The data below:

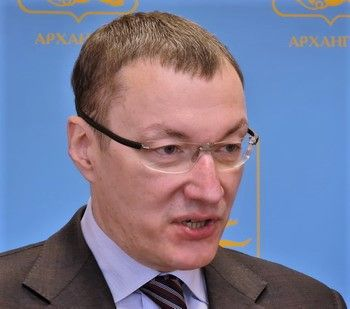 mikhalkov_anton.jpg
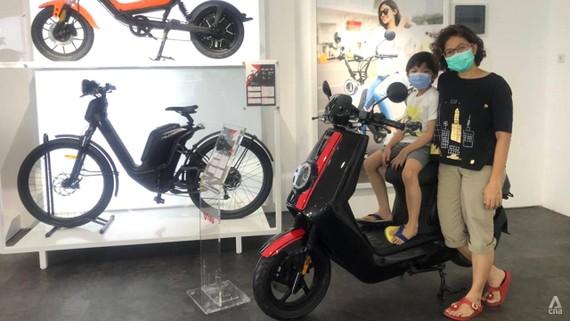 Một phòng trưng bày xe máy điện ở Jakarta, Indonesia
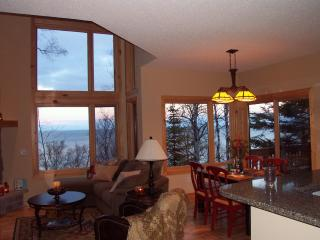 Lake Superior Luxury Rental - beautiful lake view! - Beaver Bay vacation rentals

End of The data.

*Exercise:* Apart from the pictures, all of the data must be duplicated exactly as shown above.

*Output of the task:*
 mikhalkov_anton.jpg
 Một phòng trưng bày xe máy điện ở Jakarta, Indonesia
 Lake Superior Luxury Rental - beautiful lake view! - Beaver Bay vacation rentals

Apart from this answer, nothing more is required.